A 2024 study investigated the analgesic effects of two kavalactones—kavain and yangonin—derived from Piper methysticum. Researchers administered these compounds via intrathecal injection to male Sprague-Dawley rats and evaluated their impact on Nociception, inflammatory hyperalgesia, and neuropathic mechanical allodynia using the tail-flick test, plantar test, and von Frey test, respectively. Yangonin significantly reduced nociception and inflammatory pain, effects reversed by co-administration of a CB1 receptor antagonist, suggesting its action through the endocannabinoid system. In contrast, kavain showed no analgesic effects. The findings highlight yangonin as a potential CB1-mediated treatment for certain types of pain.

It exhibits neuroprotective, neuromodulatory, and antifungal activities. It enhances the activity of GABA_{A} receptors. It also activates Nrf2 in neurons and astroglia, providing protection against amyloid-β-induced neurotoxicity. Additionally, it displays antimicrobial activity against Fusarium, Trichoderma, and Colletotrichum species.

Yangonin has been identified as the most potent monoamine oxidase (MAO) inhibitor among the major kavalactones in Piper methysticum (kava). In vitro studies show that yangonin inhibits MAO-A with an IC_{50} of 1.29 μM and MAO-B with an IC_{50} of 0.085 μM, indicating strong activity, particularly against MAO-B. These findings suggest that MAO inhibition by yangonin may contribute to the central nervous system effects of kava, such as its anxiolytic properties.

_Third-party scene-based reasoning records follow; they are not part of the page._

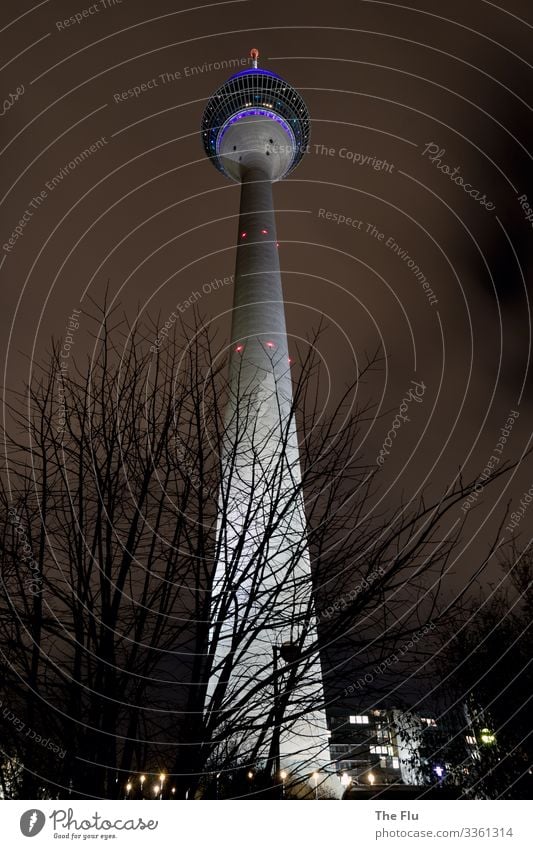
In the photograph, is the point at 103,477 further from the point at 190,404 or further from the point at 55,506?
the point at 190,404

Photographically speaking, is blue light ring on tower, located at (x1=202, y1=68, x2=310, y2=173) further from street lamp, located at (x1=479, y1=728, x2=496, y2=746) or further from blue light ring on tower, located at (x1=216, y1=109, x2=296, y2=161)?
street lamp, located at (x1=479, y1=728, x2=496, y2=746)

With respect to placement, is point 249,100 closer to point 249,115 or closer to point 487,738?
point 249,115

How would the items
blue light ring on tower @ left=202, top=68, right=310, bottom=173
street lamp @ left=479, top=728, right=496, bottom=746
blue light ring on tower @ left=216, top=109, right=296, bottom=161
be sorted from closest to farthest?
street lamp @ left=479, top=728, right=496, bottom=746 → blue light ring on tower @ left=216, top=109, right=296, bottom=161 → blue light ring on tower @ left=202, top=68, right=310, bottom=173

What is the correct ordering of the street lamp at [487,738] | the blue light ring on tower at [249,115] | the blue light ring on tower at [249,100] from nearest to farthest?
1. the street lamp at [487,738]
2. the blue light ring on tower at [249,115]
3. the blue light ring on tower at [249,100]

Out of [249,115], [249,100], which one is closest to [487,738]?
[249,115]

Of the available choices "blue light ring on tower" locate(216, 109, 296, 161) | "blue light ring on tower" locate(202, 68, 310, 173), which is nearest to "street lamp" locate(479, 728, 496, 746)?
"blue light ring on tower" locate(216, 109, 296, 161)

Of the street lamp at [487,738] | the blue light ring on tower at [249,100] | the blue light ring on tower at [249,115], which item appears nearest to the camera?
the street lamp at [487,738]

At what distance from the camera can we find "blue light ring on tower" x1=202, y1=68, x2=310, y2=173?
49.1 meters

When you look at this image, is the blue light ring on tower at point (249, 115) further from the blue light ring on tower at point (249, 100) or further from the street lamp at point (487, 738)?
the street lamp at point (487, 738)

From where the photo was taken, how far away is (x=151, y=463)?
17.0 ft

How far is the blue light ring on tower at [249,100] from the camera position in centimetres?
4909

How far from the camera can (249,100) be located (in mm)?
48875

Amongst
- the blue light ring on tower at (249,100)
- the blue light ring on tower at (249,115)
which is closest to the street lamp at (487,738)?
the blue light ring on tower at (249,115)
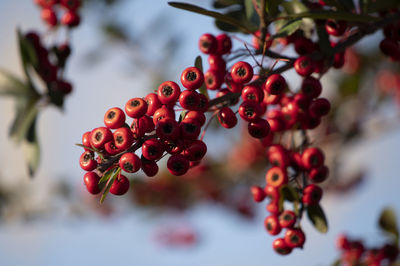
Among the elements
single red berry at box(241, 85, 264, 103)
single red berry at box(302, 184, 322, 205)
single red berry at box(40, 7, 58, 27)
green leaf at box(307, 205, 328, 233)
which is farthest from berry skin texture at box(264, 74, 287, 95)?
single red berry at box(40, 7, 58, 27)

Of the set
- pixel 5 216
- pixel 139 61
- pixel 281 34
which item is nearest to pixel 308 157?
pixel 281 34

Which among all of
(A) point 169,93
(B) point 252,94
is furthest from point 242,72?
(A) point 169,93

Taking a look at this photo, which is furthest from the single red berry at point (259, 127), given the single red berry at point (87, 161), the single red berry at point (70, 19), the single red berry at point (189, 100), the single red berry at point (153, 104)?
the single red berry at point (70, 19)

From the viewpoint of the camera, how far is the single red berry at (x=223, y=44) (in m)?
1.77

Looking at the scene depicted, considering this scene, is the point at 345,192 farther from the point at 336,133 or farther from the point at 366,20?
the point at 366,20

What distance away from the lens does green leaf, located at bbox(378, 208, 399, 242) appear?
7.11ft

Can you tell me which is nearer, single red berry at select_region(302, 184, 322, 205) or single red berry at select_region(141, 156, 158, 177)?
single red berry at select_region(141, 156, 158, 177)

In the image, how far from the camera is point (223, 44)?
5.83ft

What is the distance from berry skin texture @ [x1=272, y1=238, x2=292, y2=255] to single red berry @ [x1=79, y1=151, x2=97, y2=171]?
37.7 inches

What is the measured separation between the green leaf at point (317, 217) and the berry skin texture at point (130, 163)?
90 centimetres

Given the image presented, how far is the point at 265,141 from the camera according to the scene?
1933 mm

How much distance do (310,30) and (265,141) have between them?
1.95 ft

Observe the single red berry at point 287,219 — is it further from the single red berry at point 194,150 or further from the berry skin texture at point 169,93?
the berry skin texture at point 169,93

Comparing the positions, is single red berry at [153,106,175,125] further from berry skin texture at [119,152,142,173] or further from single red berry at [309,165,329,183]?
single red berry at [309,165,329,183]
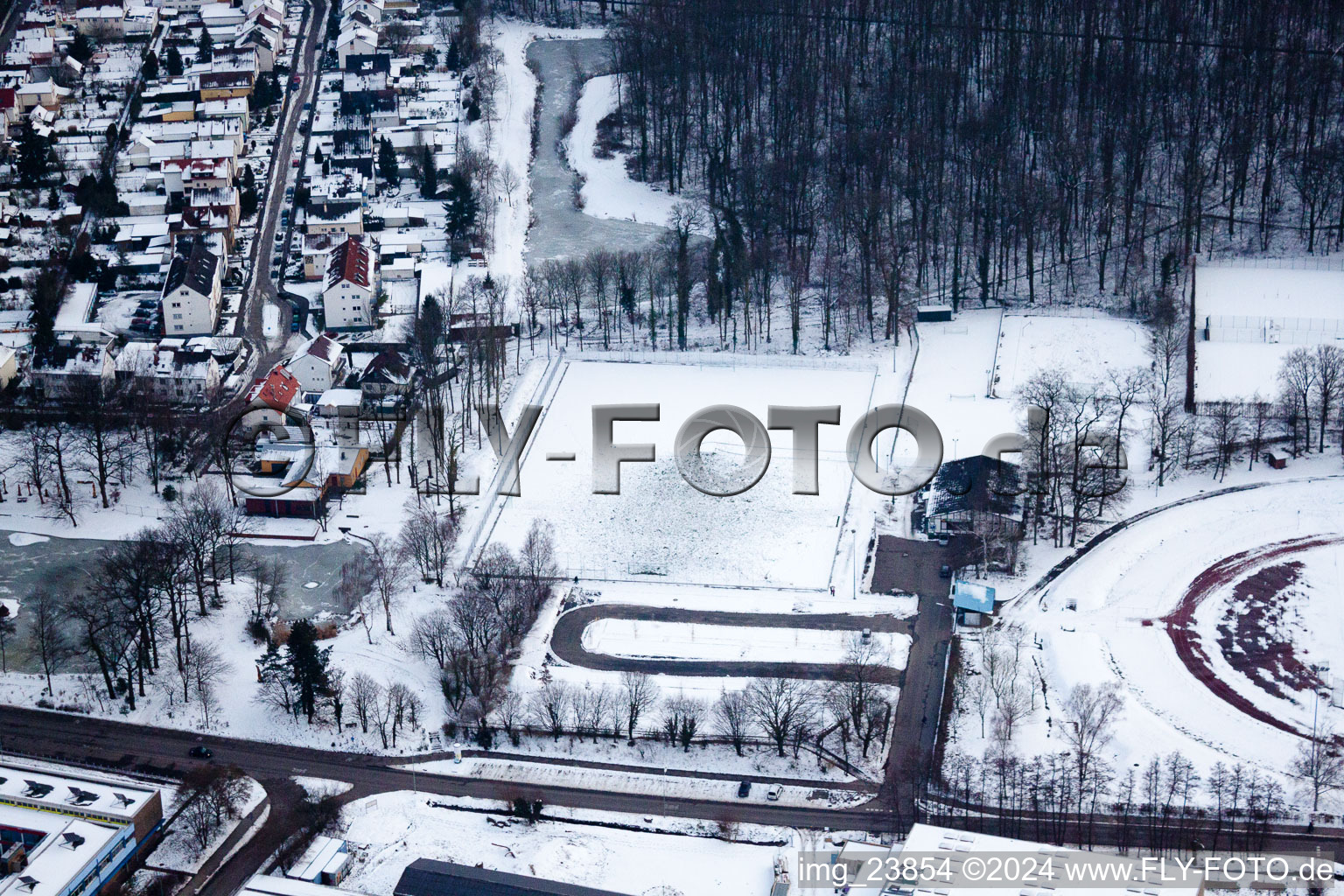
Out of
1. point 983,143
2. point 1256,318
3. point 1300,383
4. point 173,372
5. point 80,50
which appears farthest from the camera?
point 80,50

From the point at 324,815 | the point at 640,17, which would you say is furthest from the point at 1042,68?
the point at 324,815

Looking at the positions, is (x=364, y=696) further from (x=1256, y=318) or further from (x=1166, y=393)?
(x=1256, y=318)

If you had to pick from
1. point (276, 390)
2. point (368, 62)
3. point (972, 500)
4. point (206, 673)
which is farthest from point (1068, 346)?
point (368, 62)

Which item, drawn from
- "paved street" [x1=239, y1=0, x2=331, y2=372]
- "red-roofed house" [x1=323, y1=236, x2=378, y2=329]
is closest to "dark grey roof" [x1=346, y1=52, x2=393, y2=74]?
"paved street" [x1=239, y1=0, x2=331, y2=372]

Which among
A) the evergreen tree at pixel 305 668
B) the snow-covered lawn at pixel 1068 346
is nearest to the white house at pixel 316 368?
the evergreen tree at pixel 305 668

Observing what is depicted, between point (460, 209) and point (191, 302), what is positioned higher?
point (460, 209)

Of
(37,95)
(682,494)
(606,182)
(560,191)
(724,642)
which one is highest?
(37,95)

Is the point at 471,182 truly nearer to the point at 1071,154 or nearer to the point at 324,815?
the point at 1071,154

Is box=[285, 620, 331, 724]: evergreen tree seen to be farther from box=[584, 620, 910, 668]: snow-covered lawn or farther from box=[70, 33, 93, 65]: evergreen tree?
box=[70, 33, 93, 65]: evergreen tree

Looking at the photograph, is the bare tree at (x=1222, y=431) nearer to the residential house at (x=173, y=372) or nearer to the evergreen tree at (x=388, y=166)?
the residential house at (x=173, y=372)
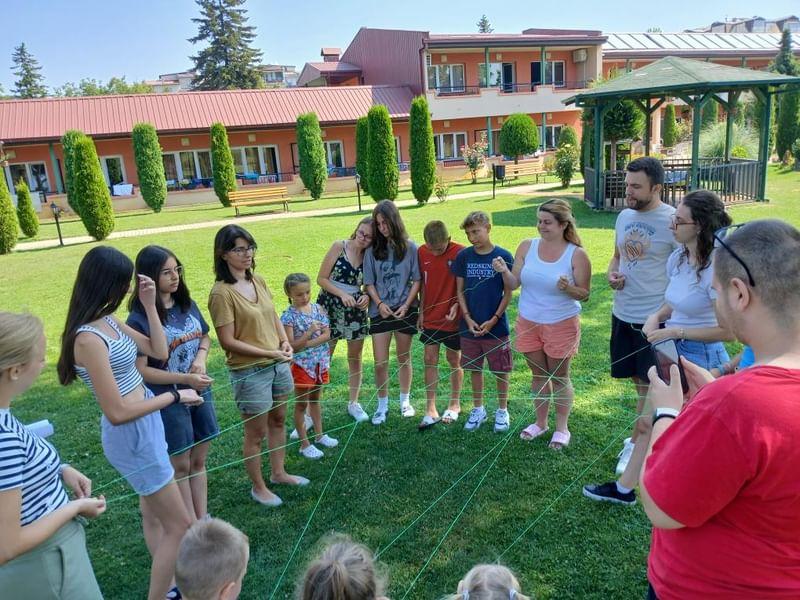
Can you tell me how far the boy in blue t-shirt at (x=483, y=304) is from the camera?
14.5ft

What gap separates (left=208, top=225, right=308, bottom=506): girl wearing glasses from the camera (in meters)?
3.60

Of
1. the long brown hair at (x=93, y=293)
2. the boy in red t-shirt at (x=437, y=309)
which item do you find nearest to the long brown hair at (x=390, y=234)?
the boy in red t-shirt at (x=437, y=309)

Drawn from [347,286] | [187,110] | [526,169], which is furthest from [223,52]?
[347,286]

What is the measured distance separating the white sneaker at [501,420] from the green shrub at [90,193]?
50.7 feet

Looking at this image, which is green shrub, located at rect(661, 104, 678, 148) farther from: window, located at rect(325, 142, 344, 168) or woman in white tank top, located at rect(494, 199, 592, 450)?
woman in white tank top, located at rect(494, 199, 592, 450)

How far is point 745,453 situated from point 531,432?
126 inches

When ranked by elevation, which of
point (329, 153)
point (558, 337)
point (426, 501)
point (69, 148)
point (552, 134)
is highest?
point (69, 148)

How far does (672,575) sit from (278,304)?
23.2 feet

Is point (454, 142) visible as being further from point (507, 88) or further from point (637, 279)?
point (637, 279)

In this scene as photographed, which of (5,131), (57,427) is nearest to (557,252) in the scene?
(57,427)

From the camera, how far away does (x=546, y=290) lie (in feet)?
13.7

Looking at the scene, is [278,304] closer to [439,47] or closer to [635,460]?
[635,460]

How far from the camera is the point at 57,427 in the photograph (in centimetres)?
513

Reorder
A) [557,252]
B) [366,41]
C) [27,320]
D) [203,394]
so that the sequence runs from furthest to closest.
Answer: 1. [366,41]
2. [557,252]
3. [203,394]
4. [27,320]
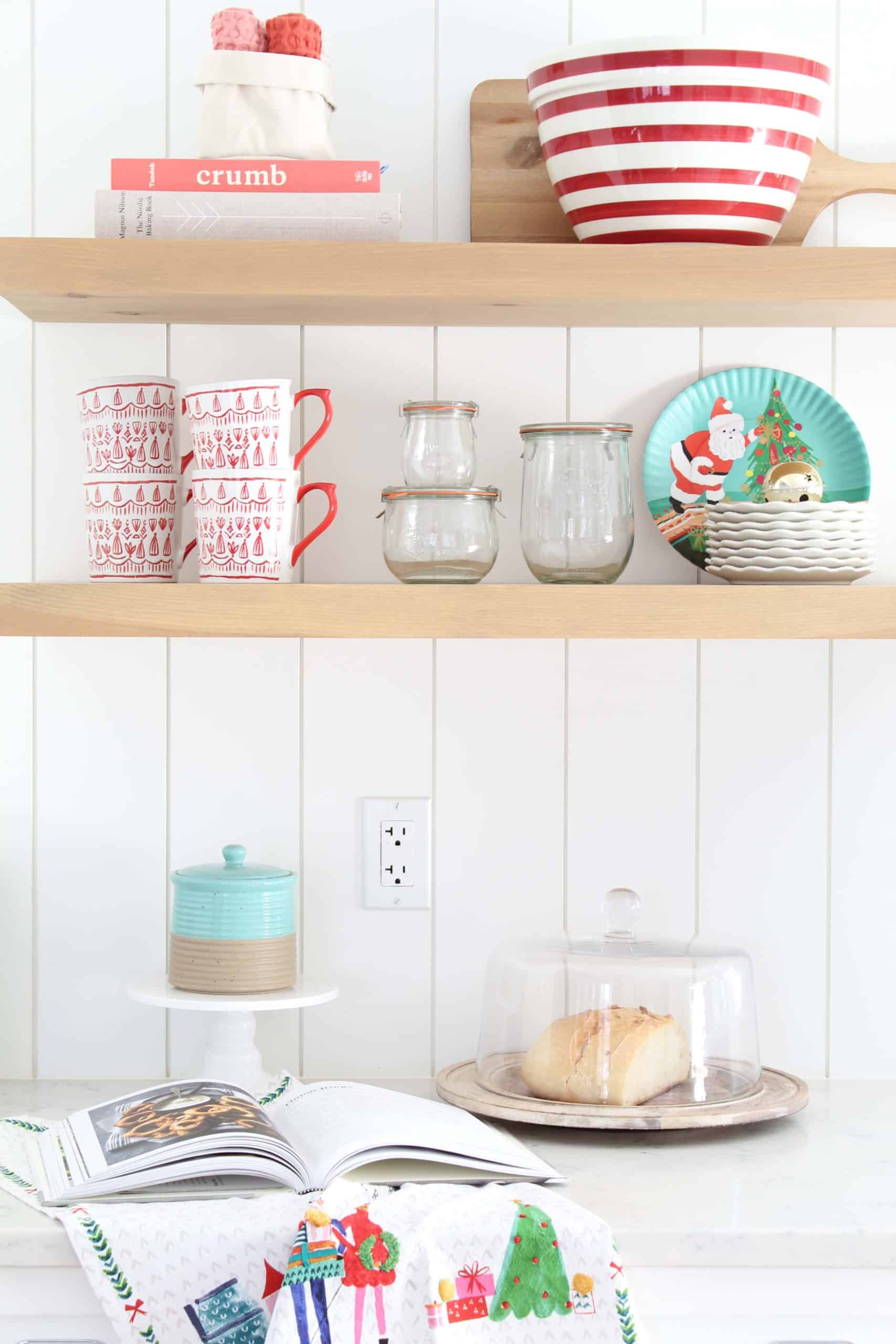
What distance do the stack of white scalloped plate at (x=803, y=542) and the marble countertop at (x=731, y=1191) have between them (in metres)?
0.52

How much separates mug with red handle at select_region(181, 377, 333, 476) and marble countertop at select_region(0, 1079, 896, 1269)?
0.65 metres

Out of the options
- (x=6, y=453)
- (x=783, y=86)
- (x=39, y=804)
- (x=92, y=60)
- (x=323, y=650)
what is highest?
(x=92, y=60)

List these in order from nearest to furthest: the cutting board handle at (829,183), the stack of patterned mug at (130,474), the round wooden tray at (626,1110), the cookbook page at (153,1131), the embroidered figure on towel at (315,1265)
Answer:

Yangonin, the strongest COX-II inhibitor among the six main kavalactones from kava, also showed moderate free radical scavenging activity, though its antioxidant effect in lipid oxidation assays could not be assessed due to solubility issues.

==Toxicity==
Yangonin displays marked in vitro toxicity on human hepatocytes with approximately 40% reduction in viability based on an ethidium bromide assay. The predominant mode of cell death turned out to be apoptosis rather than necrosis. No significant changes were observed in glutathione levels.

==Biosynthesis==
Yangonin is biosynthesized from coumaroyl-CoA and malonyl-CoA.